The new county executive thanked Governor Cuomo and cited his efforts in the third-track construction, Belmont development and wastewater projects as major steps forward for Nassau County.

“Thank you, Governor Cuomo. You are a true champion for Nassau,” said Curran. “Look no further than the third track—which is finally on track thanks to you—and the upcoming development at Belmont. No longer is it the third track of politics.”

During her inauguration speech, Curran pledged to put an end to the politics that stop progress in Nassau.

“I firmly believe we can meet our challenges if we recognize that they are not partisan issues,” explained Curran. “They are Nassau issues. And it will take all of us working together in a strong bipartisan manner to deliver real results for the people we represent.”

Economic development and the creation of jobs is a cornerstone to Curran’s agenda who explained how crucial it is that a vision for dyanmic economic development is implemented. Curran also said it is crucial that the tax base grows and the creation of good jobs at good wages are created to keep young people from leaving the county.

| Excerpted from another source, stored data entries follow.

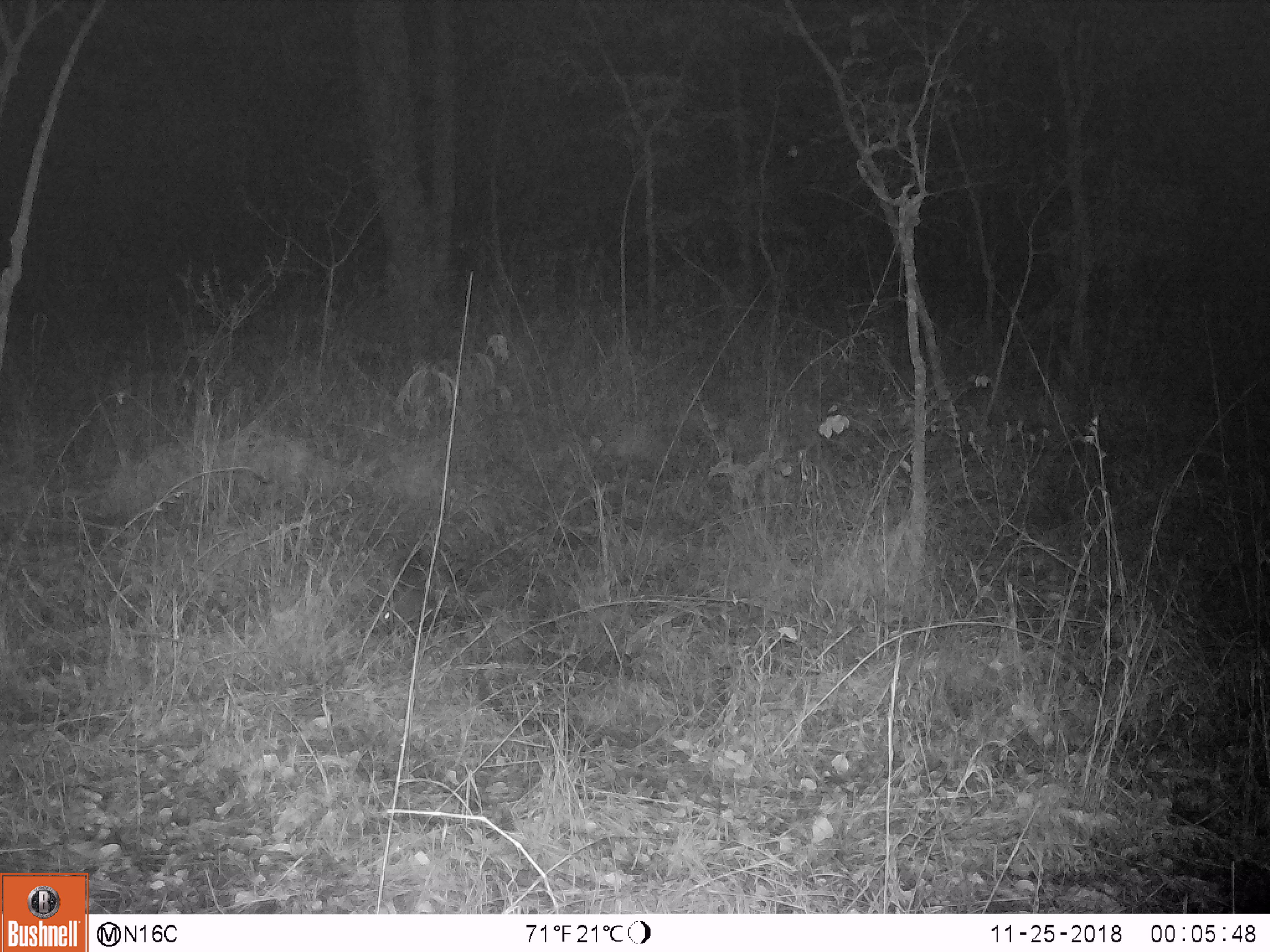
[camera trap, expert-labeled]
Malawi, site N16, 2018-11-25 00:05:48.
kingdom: Animalia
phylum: Chordata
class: Mammalia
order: Rodentia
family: Hystricidae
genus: Hystrix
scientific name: Hystrix africaeaustralis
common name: cape porcupine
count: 1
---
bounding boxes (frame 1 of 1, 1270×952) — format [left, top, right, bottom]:
cape porcupine: [364, 524, 543, 635]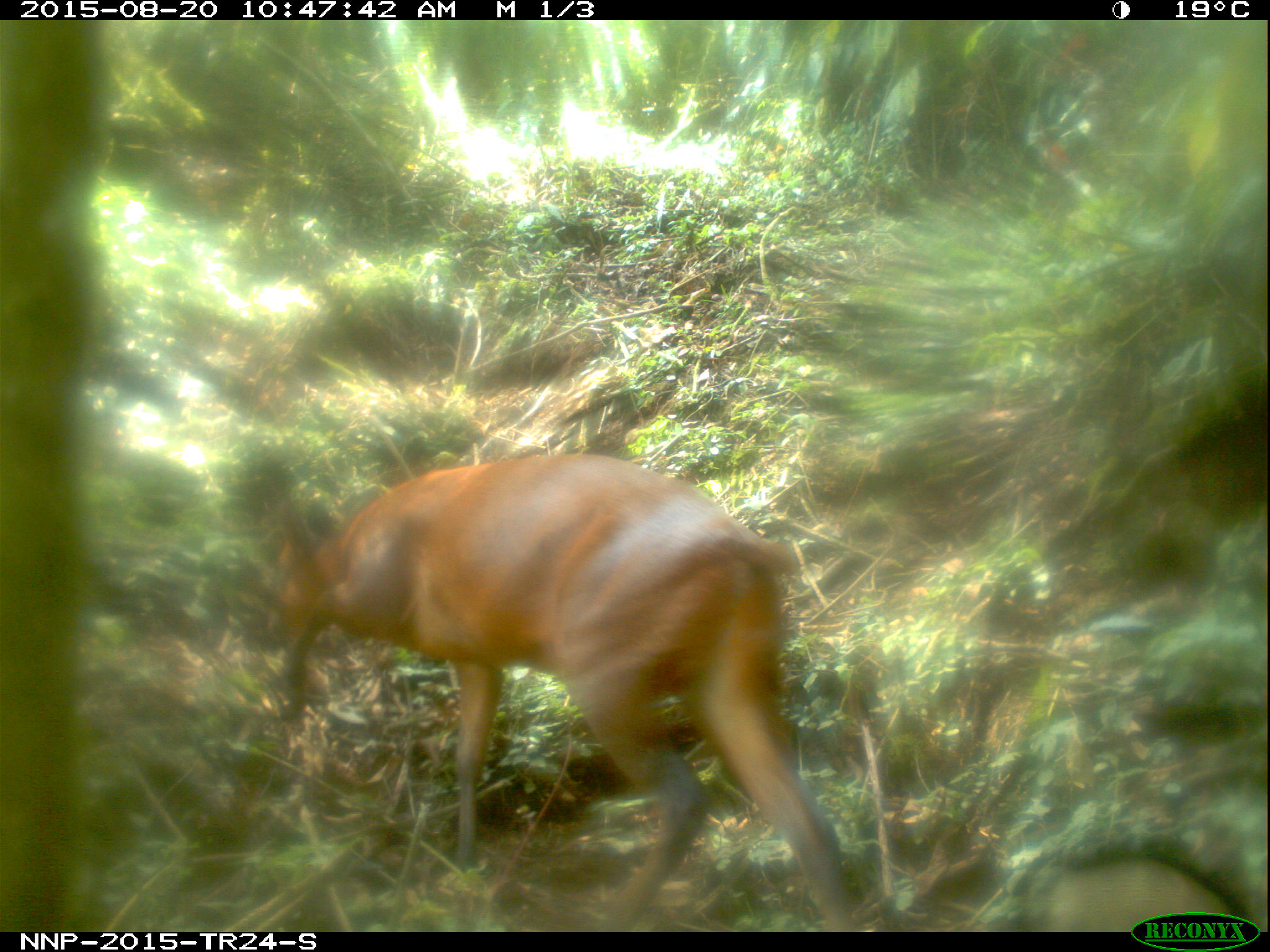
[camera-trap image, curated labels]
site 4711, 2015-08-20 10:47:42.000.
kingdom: Animalia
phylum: Chordata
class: Mammalia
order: Artiodactyla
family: Bovidae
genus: Cephalophus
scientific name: Cephalophus nigrifrons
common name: black-fronted duiker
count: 1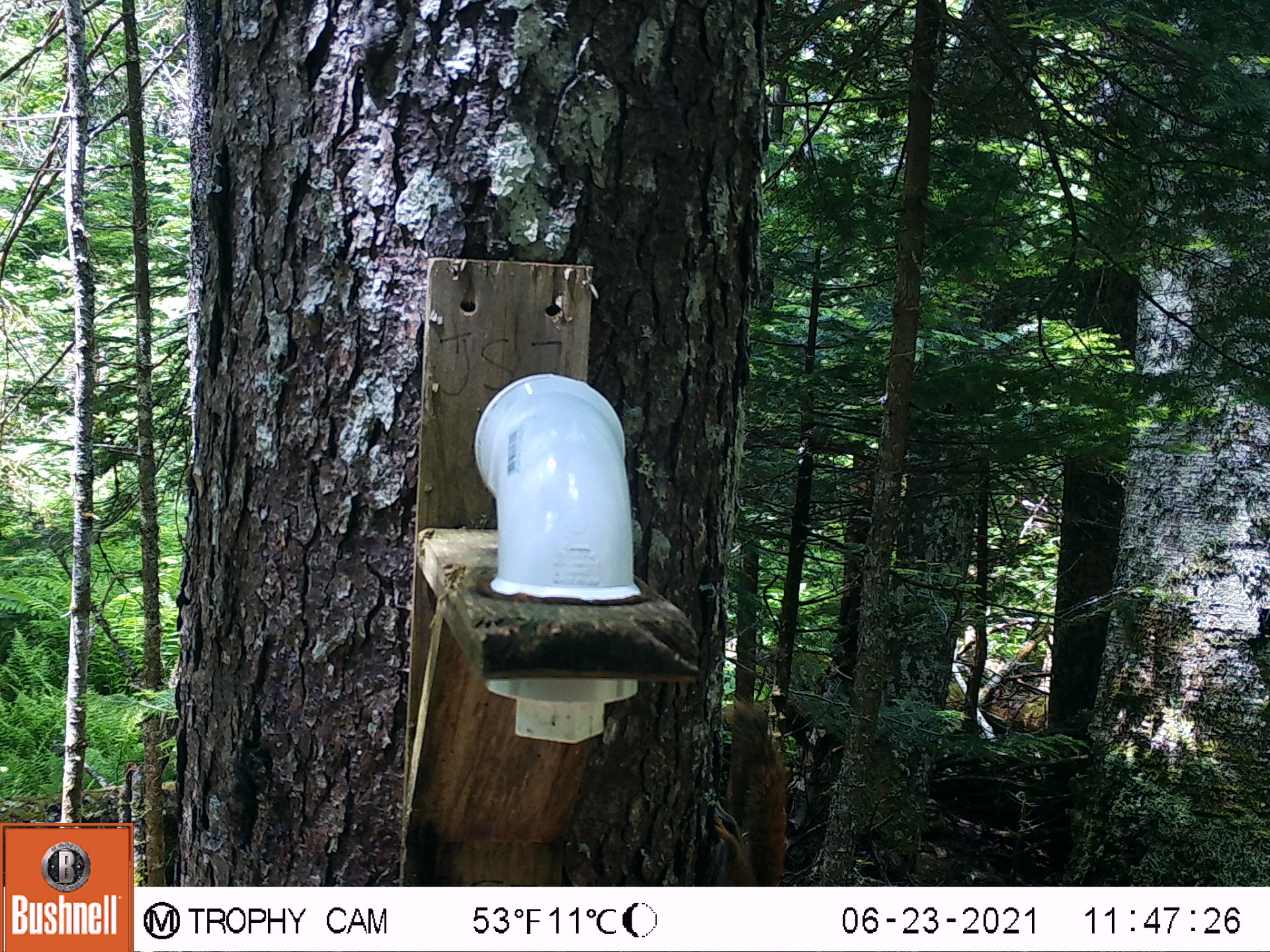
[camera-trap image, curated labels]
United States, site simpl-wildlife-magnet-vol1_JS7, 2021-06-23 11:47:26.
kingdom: Animalia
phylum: Chordata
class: Mammalia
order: Rodentia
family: Sciuridae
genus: Tamiasciurus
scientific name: Tamiasciurus hudsonicus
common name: red squirrel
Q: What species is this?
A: Red squirrel (Tamiasciurus hudsonicus).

Curran takes office at a critical time in Nassau’s history. Since January 2011, Nassau’s finances have been controlled by the Nassau Interim Finance Authority (NIFA). The county’s property assessment system has long been ineffective and continues to cost hundreds of millions of dollars each year in tax refunds. All of Nassau’s major union contracts are up for renewal and the county’s infrastructure is in dire need of repair.

Most importantly, Curran promised to restore the public’s faith in its government.

“And to those who would try to cling to yesterday, I would rather see the government work for the political class and not our residents, I have a message for you. Those days are over.”